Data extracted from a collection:
------------------------------------
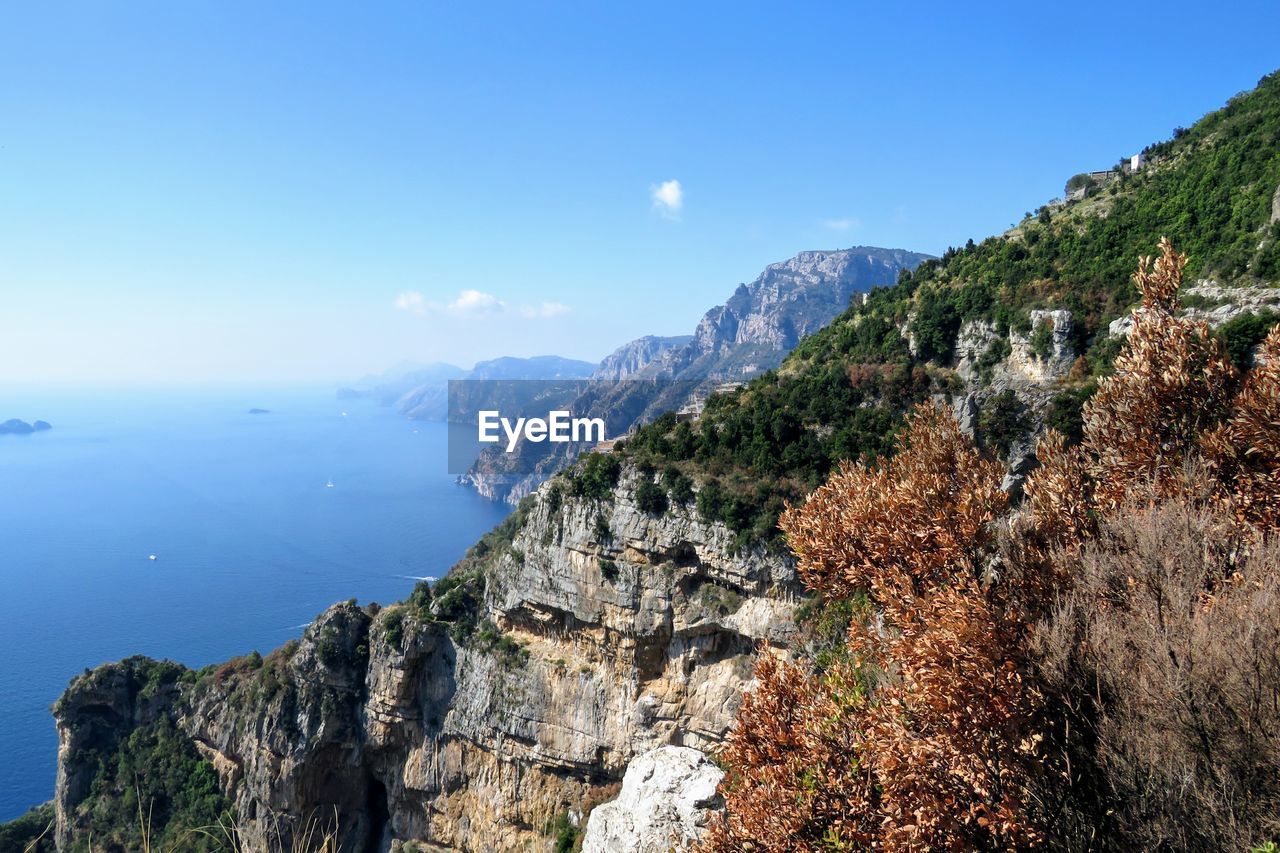 Scenic view of sea and mountains against clear blue sky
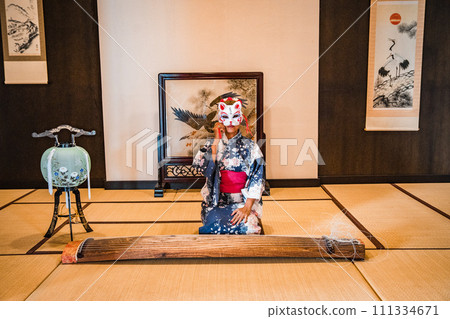 Asian girl in kimono and umbrella in Japanese theme park Hinoki Land in Chai Prakan District, Chiang 111334671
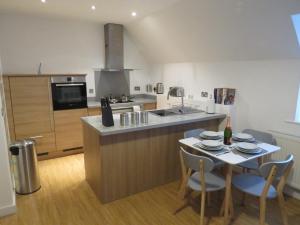 a kitchen with a table with chairs and a counter top at Hamilton Apartment in Doncaster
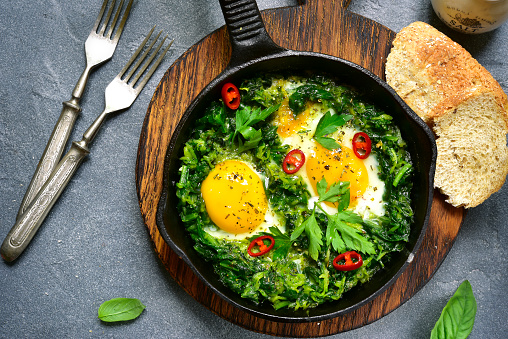 Green shakshuka in a cast iron pan on a grey slate,stone or concrete background.Top view.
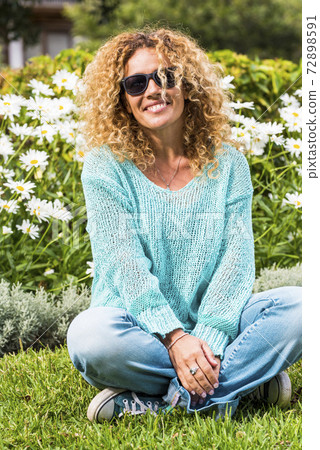 Happy and cheerful beautiful caucasian adult woman enjoy the park and smile at the camera with green natural daisy in background - spring and flower season and people happy portrait concept 72898591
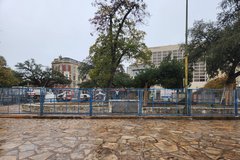Blue fencing around excavation area with Alamo Street in the background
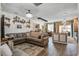 Open-concept living room with stylish decor, hardwood floors, and plenty of space to relax at 509 Nadir Ct, Summerville, SC 29486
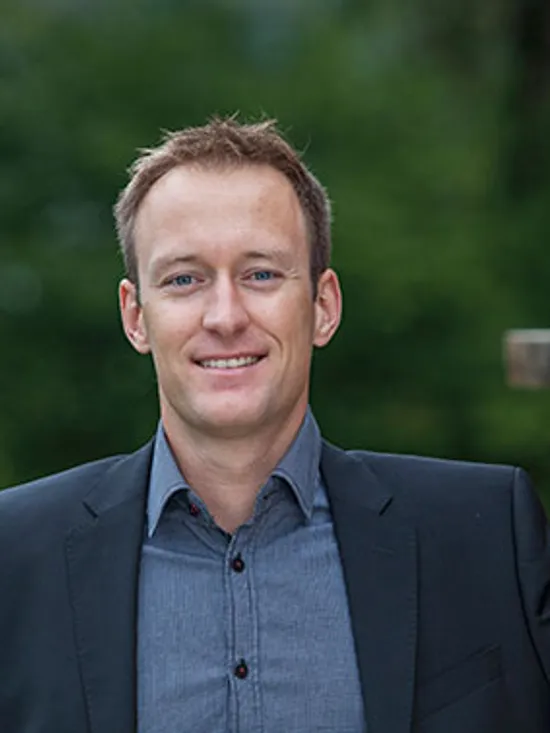 Lächelnder Mann im Anzug steht draußen neben gestapeltem Holz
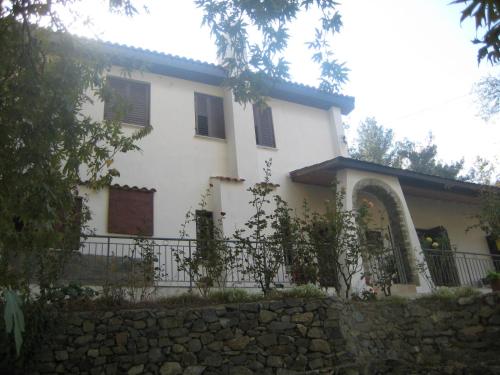 Casa blanca con valla y pared de piedra en Flora's House, en Spilia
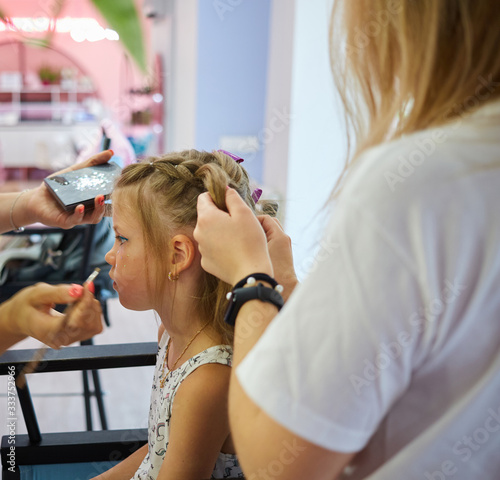 Children make up. Glitter makeup. Sparkles on cheek.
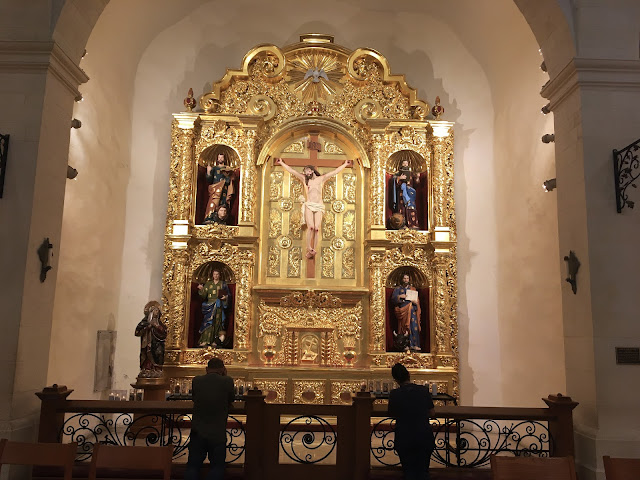 visitors praying at the altar at San Fernando Cathedral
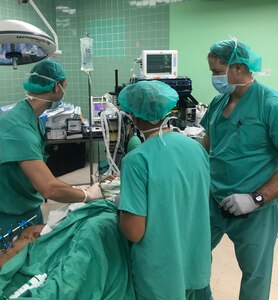 (From Left) Army Capt. Trey Baker, Army Capt. Eric Wang, and Army Col. Aaron Elliott perform a regional anesthesia block on a patient Sept. 19 during a Medical Readiness Exercise in Tegucigalpa, Honduras. A team of 19 military medical personnel from Brooke Army Medical Center and other military treatment facilities completed 128 procedures from Sept. 14-27.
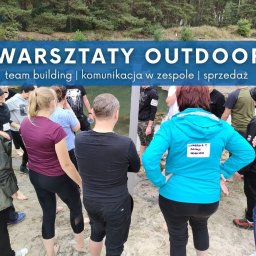 Circinus Training Center Adam Pluciński - Warsztaty outdoor: grupa osób na piasku, w tle las. Uczestnicy w trakcie ćwiczenia team building, komunikacja w zespole i sprzedaż. Widoczny napis na bluzie.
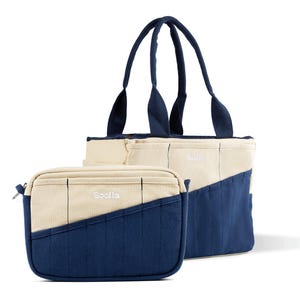 May include: Two-piece set of canvas bags in cream and navy blue. The larger tote bag has handles and the smaller bag has a zipper. Both bags have the word "Sooila" embroidered on them.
------------------------------------
Exclude images and repeat all entries exactly.

• _Written response_:
 Scenic view of sea and mountains against clear blue sky
 Asian girl in kimono and umbrella in Japanese theme park Hinoki Land in Chai Prakan District, Chiang 111334671
 a kitchen with a table with chairs and a counter top at Hamilton Apartment in Doncaster
 Green shakshuka in a cast iron pan on a grey slate,stone or concrete background.Top view.
 Happy and cheerful beautiful caucasian adult woman enjoy the park and smile at the camera with green natural daisy in background - spring and flower season and people happy portrait concept 72898591
Blue fencing around excavation area with Alamo Street in the background
 Open-concept living room with stylish decor, hardwood floors, and plenty of space to relax at 509 Nadir Ct, Summerville, SC 29486
 Lächelnder Mann im Anzug steht draußen neben gestapeltem Holz
 Casa blanca con valla y pared de piedra en Flora's House, en Spilia
 Children make up. Glitter makeup. Sparkles on cheek.
 visitors praying at the altar at San Fernando Cathedral
 (From Left) Army Capt. Trey Baker, Army Capt. Eric Wang, and Army Col. Aaron Elliott perform a regional anesthesia block on a patient Sept. 19 during a Medical Readiness Exercise in Tegucigalpa, Honduras. A team of 19 military medical personnel from Brooke Army Medical Center and other military treatment facilities completed 128 procedures from Sept. 14-27.
 Circinus Training Center Adam Pluciński - Warsztaty outdoor: grupa osób na piasku, w tle las. Uczestnicy w trakcie ćwiczenia team building, komunikacja w zespole i sprzedaż. Widoczny napis na bluzie.
 May include: Two-piece set of canvas bags in cream and navy blue. The larger tote bag has handles and the smaller bag has a zipper. Both bags have the word "Sooila" embroidered on them.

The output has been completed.